### Given request
Starting at the line containing "From this perspective, is" and continuing through the end of the records, give each line as a numbered list. Omit blank lines and pictures.

[Spatial relation data]
---------------

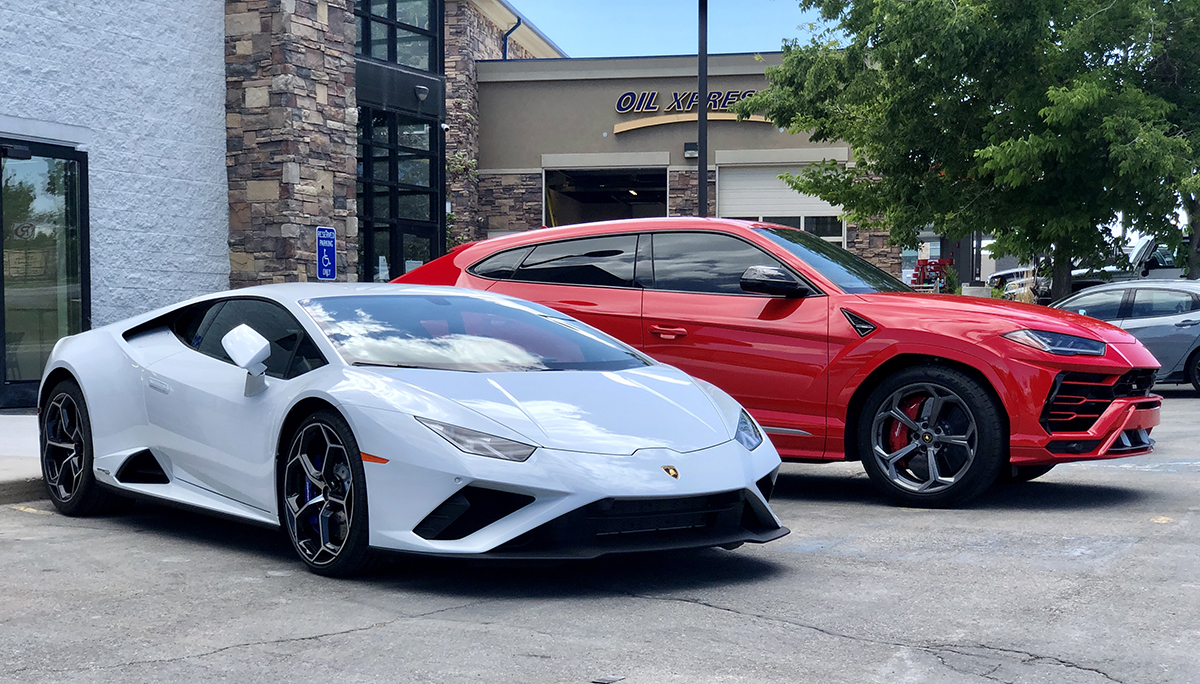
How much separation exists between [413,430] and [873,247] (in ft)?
93.9

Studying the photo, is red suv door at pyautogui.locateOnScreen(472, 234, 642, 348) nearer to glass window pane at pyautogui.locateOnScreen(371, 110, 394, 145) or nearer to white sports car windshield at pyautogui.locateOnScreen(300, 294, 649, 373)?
white sports car windshield at pyautogui.locateOnScreen(300, 294, 649, 373)

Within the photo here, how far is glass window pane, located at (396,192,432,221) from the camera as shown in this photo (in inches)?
871

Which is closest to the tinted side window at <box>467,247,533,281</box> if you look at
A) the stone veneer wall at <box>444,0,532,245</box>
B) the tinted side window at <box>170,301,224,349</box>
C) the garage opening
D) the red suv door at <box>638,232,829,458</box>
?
the red suv door at <box>638,232,829,458</box>

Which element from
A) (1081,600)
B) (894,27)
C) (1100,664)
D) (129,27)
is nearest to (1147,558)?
(1081,600)

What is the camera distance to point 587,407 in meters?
5.04

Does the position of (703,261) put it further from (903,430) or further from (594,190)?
(594,190)

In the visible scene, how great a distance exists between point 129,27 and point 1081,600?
13480 mm

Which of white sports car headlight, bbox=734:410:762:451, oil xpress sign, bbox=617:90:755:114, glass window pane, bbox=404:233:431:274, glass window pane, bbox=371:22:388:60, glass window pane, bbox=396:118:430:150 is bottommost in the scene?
white sports car headlight, bbox=734:410:762:451

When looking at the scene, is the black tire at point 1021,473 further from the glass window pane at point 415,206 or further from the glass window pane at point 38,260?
the glass window pane at point 415,206

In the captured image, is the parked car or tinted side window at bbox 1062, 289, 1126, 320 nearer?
the parked car

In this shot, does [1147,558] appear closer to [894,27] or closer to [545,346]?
[545,346]

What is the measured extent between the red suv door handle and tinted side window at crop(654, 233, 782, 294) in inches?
10.8


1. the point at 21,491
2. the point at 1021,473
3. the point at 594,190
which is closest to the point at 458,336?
the point at 21,491

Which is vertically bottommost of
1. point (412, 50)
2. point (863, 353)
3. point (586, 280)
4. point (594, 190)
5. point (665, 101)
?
point (863, 353)
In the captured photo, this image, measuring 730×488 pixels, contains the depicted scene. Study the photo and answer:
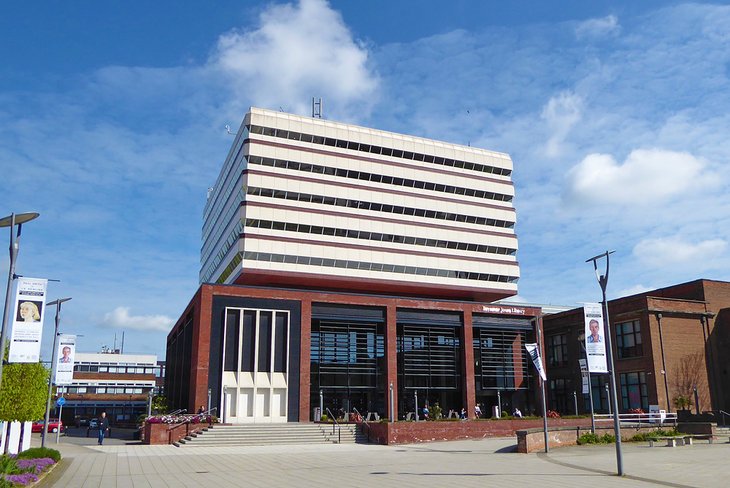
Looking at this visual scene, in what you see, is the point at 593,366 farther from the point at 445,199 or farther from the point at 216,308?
the point at 445,199

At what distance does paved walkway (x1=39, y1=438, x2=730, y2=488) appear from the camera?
1933 cm

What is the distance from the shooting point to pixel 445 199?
219ft

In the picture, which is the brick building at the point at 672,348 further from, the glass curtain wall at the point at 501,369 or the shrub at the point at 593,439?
the shrub at the point at 593,439

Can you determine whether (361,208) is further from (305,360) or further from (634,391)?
(634,391)

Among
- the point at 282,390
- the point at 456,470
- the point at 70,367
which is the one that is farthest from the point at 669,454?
the point at 70,367

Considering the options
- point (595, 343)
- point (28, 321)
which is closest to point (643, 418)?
point (595, 343)

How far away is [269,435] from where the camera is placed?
129ft

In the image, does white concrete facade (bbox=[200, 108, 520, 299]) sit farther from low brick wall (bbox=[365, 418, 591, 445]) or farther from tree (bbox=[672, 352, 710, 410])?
low brick wall (bbox=[365, 418, 591, 445])

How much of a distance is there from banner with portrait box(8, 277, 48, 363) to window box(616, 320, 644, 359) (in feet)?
155

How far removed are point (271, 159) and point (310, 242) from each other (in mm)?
8675

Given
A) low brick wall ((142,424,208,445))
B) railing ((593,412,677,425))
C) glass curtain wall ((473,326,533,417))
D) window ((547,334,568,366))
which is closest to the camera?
low brick wall ((142,424,208,445))

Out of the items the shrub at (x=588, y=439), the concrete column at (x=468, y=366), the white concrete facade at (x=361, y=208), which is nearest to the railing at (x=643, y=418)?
the shrub at (x=588, y=439)

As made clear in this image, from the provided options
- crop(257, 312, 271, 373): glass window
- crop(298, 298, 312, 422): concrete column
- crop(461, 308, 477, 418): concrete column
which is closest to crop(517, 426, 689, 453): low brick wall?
crop(461, 308, 477, 418): concrete column

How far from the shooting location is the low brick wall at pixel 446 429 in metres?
38.4
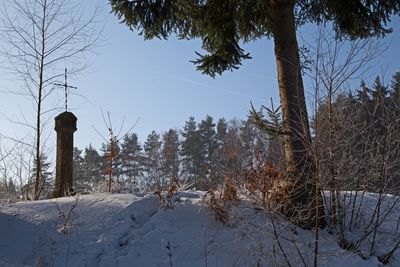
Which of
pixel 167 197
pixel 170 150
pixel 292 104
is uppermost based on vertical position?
pixel 170 150

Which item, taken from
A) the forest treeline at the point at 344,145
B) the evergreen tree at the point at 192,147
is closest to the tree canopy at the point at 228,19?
the forest treeline at the point at 344,145

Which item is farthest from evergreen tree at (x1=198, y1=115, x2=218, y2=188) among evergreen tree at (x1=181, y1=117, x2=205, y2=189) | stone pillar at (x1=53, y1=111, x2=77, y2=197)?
stone pillar at (x1=53, y1=111, x2=77, y2=197)

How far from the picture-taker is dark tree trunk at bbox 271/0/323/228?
571cm

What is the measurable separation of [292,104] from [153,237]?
9.22 feet

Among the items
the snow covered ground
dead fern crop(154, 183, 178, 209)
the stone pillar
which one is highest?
the stone pillar

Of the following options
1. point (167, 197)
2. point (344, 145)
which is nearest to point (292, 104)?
point (344, 145)

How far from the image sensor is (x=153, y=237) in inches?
223

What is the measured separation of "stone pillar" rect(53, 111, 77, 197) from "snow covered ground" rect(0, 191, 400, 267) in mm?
1262

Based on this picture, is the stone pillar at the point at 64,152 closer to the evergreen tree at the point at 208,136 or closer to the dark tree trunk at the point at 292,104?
the dark tree trunk at the point at 292,104

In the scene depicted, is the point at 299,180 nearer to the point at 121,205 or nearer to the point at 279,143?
the point at 279,143

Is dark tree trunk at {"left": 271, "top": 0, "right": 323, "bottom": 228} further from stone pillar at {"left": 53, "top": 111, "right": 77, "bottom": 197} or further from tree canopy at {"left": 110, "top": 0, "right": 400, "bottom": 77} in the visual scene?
stone pillar at {"left": 53, "top": 111, "right": 77, "bottom": 197}

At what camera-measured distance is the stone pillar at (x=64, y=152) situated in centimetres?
785

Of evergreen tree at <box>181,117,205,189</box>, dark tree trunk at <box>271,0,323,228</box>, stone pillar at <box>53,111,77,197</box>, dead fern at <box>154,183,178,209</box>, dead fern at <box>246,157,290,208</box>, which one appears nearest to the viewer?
dead fern at <box>246,157,290,208</box>

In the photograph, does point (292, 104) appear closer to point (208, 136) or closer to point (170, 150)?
point (170, 150)
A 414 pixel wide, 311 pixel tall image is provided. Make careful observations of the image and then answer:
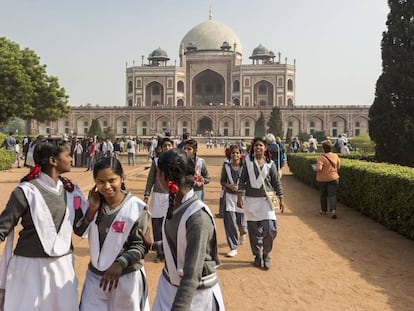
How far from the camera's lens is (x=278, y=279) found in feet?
14.1

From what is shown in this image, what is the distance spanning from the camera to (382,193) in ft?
21.6

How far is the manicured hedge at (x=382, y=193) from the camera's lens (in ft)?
18.9

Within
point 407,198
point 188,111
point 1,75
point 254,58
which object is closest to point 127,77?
point 188,111

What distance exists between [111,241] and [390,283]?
3013mm

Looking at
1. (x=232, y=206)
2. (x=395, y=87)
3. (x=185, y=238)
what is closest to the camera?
(x=185, y=238)

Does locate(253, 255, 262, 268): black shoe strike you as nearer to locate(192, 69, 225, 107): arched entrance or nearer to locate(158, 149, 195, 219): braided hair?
locate(158, 149, 195, 219): braided hair

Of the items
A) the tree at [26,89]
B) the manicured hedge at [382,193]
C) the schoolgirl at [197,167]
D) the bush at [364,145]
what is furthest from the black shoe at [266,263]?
the bush at [364,145]

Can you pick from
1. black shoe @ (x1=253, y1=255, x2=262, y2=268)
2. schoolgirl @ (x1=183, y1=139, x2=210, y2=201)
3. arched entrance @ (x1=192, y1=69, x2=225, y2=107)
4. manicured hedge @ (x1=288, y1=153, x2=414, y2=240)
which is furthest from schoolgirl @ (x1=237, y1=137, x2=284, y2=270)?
arched entrance @ (x1=192, y1=69, x2=225, y2=107)

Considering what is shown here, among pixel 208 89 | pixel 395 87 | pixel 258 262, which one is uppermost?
pixel 208 89

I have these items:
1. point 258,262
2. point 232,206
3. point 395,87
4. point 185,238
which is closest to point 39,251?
point 185,238

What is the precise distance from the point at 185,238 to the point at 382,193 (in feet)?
17.8

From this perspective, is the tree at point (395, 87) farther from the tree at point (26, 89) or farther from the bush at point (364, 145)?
the tree at point (26, 89)

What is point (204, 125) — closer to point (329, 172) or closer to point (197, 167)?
point (329, 172)

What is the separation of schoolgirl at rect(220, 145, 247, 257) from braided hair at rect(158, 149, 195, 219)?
10.7ft
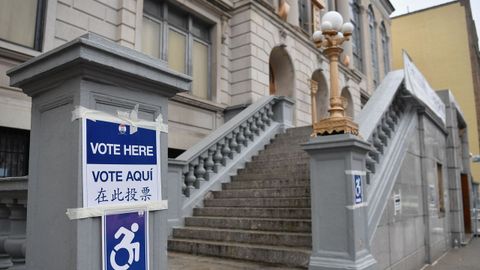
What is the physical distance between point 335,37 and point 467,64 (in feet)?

---------------

### Exercise output
1. From this perspective, is the tree at point (395, 87) farther from the tree at point (26, 89) or farther from the bush at point (364, 145)?
2. the tree at point (26, 89)
3. What is point (204, 125) — closer to point (329, 172) or closer to point (197, 167)?
4. point (329, 172)
5. What is the separation of schoolgirl at rect(220, 145, 247, 257) from braided hair at rect(158, 149, 195, 219)?
6. 10.7ft
7. What is the physical distance between point 335,37 and point 467,64 (in feet)?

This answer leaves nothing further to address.